Óbvio que sem uma boa história, essa produção seriam mera masturbação técnica. Os personagens, apesar de não serem exatamente originais, são críveis e há uma sinergia tátil entre eles. Cada um tem sua personalidade apresentada sem enrolação, e os motivos que os fazem se unir funciona. Peter é o boa praça, malandro, conquistador e segue um código de honra: por exemplo, enquanto foge na cena inicial, ele não hesita em matar dois perseguidores, mas durante a fuga da prisão ele usa armas para atordoar os guardas, e até negocia com um dos presos para tirar dele uma perna mecânica, sem usar a violência para isso (mesmo com o inferno acontecendo do lado de fora). Rocker e Groot são inseparáveis, e eles próprios tem seu código. Gamora é uma arma viva, mas todo o seu histórico é de uma sobrevivente. Drax é o cabeça dura e inconsequente, mas entendemos o seu jeito de ser.
O melhor é que eles não são os heróis que estamos acostumados à ver. Não são vilões, mas anti-heróis, cada uma com sua perda e entendemos que essa dureza exterior é parte do que passaram. De novo, pode ser clichê, mas cada um quebra-se emocionalmente. Uns demoram mais que os outros. Menos Groot que, sendo um elemental da natureza, é o mais simples e mais puro daquela turma.

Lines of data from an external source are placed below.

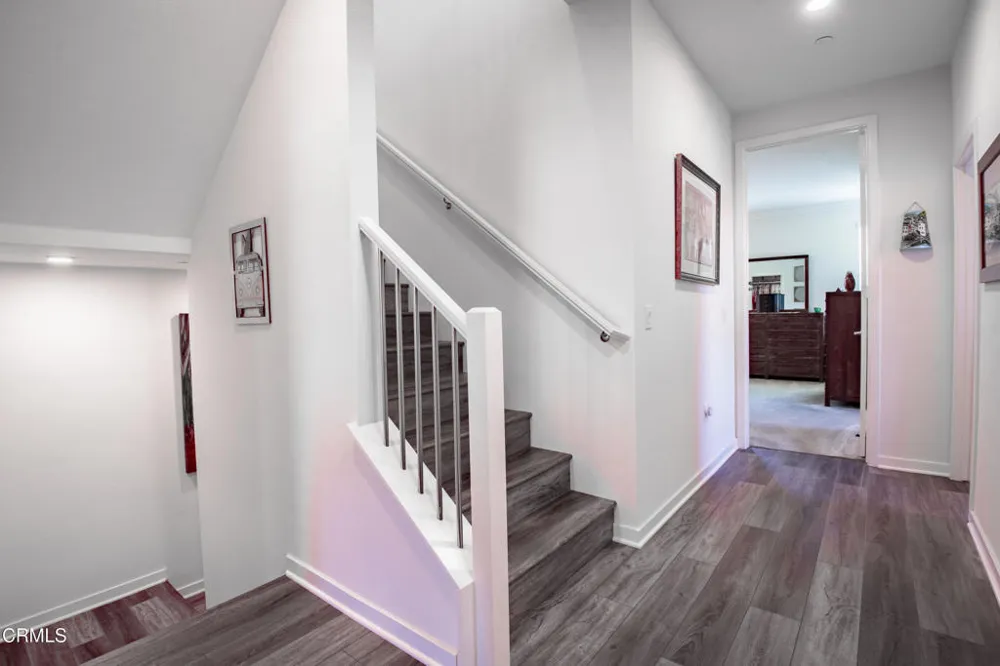 501 Winchester Drive Oxnard, CA 93036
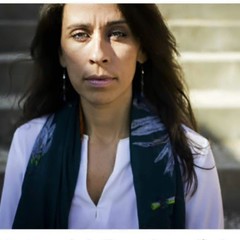 Lisa Matos's profile picture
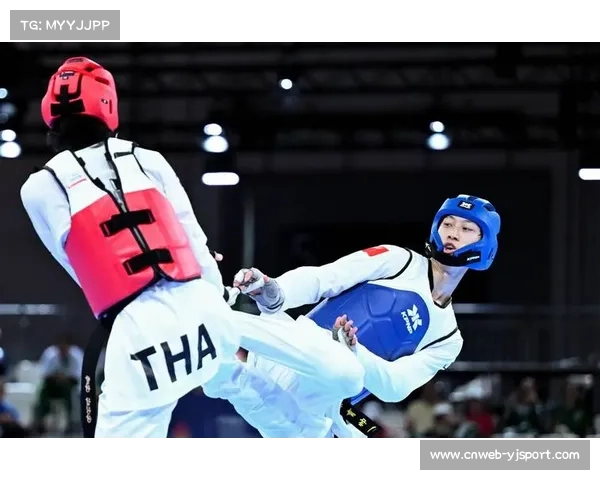 《体育场所开放条件与技术要求》跆拳道场所国标修订研讨会在京召开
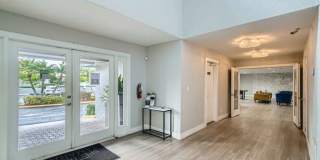 Spectra at Tamarac Gallery 45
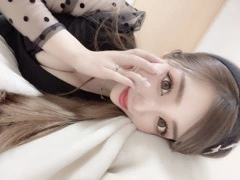 みさ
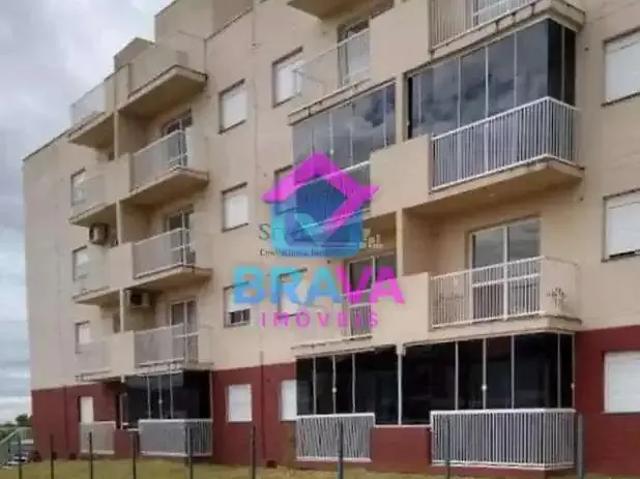 Cobertura venda em Região Geográfica Imediata de Porto Alegre, Região Metropolitana de Porto Alegre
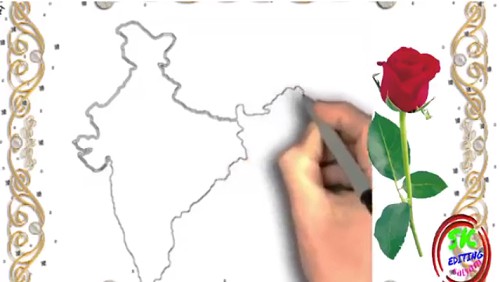 Desh Rangeela Rangeela Desh Mera Rangeela – Independence Day Special Whatsapp Status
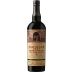 Beringer Bros. Bourbon Barrel Aged Red Blend 2021 Front Bottle Shot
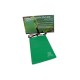 Tapis chauffant 30w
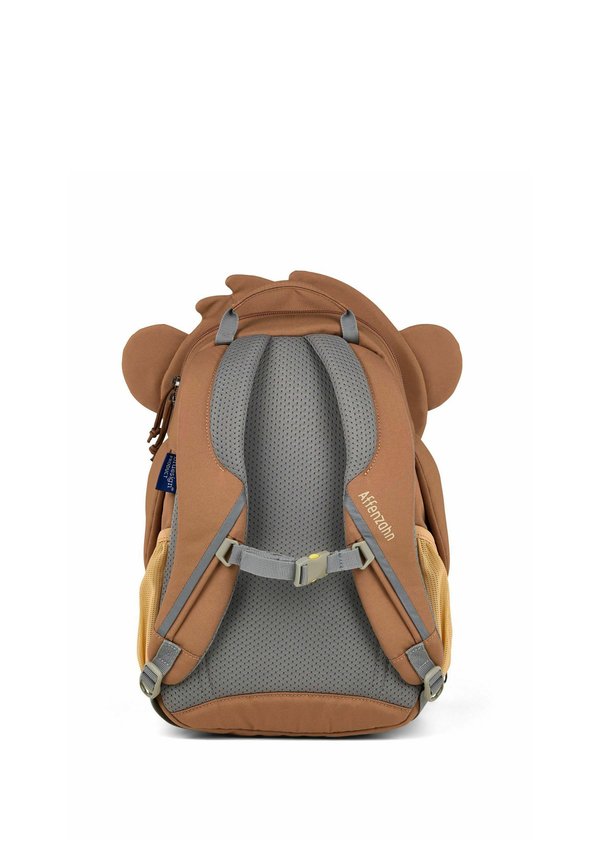 Grosser Freund – Tagesrucksack – affenzahn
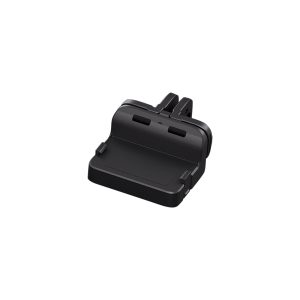 Magnetic Adapter Mount for Beacon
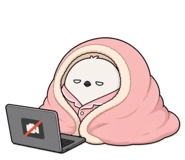 864237085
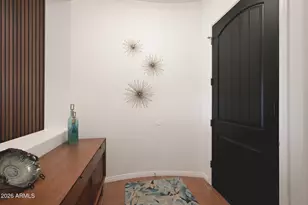 13112 N northstar Dr, Fountain Hills, AZ 85268 - Photo 15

E na sua simplicidade que acontece a cena mais emocionante do filme.
Devo dizer também que vejo esse filme como uma grande homenagem à saga Star Wars. Todos os elementos estão lá: há uma invasão (que lembra o ataque à Estrela da Morte), a ajuda repentina, Groot como personagem leal de uma fala só (Chewbacca, mais alguém?), Rocket claramente inspirado em Han Solo e até a figura de um Imperador em Thanos, que aparece numa projeção holográfica (como Vader e Palpatine se comunicam em O Império Contra Ataca). Isso diminui a qualidade da produção? De jeito nenhum! É divertidíssimo caçar essas referências.

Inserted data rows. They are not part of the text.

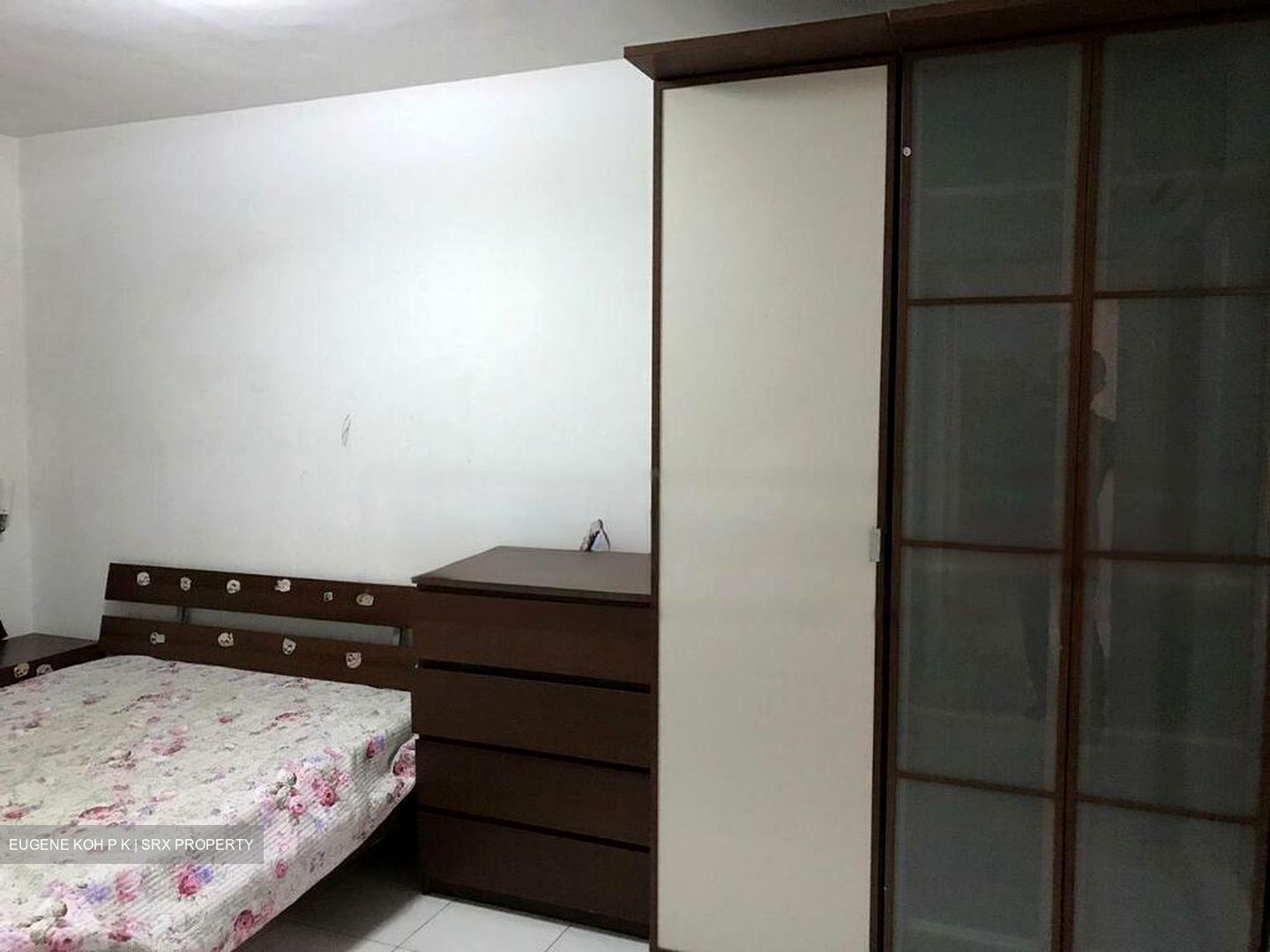Blk 686B Jurong West Central 1 (Jurong West), HDB 5 Rooms #451762351
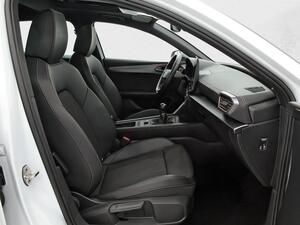 Cupra León 1.5 TSI 110kW (150CV) 5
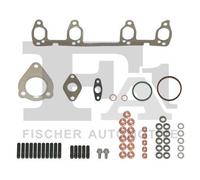 Turbocharger Mounting Kit KT110290 FA1 for VW SEAT SKODA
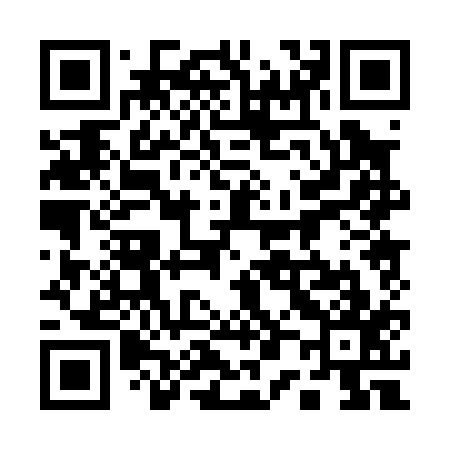 QR code for 100017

Guardiões da Galáxia é espirituoso e engraçado como poucos filmes de aventura são. Isso por si só vale o ingresso. Tem situações lugar comum, é verdade, com um vilão um tanto bidimensional e um braço direito bem mediano, mas que também protagoniza outra dessas cenas cheias de espírito. É um filme que não se leva à sério, e esse é o seu maior trunfo. Assim nos carrega num fantástico passeio que dá vontade de ser repetido. Pode não ser o melhor do universo cinemático Marvel. Mas com certeza é o mais divertido.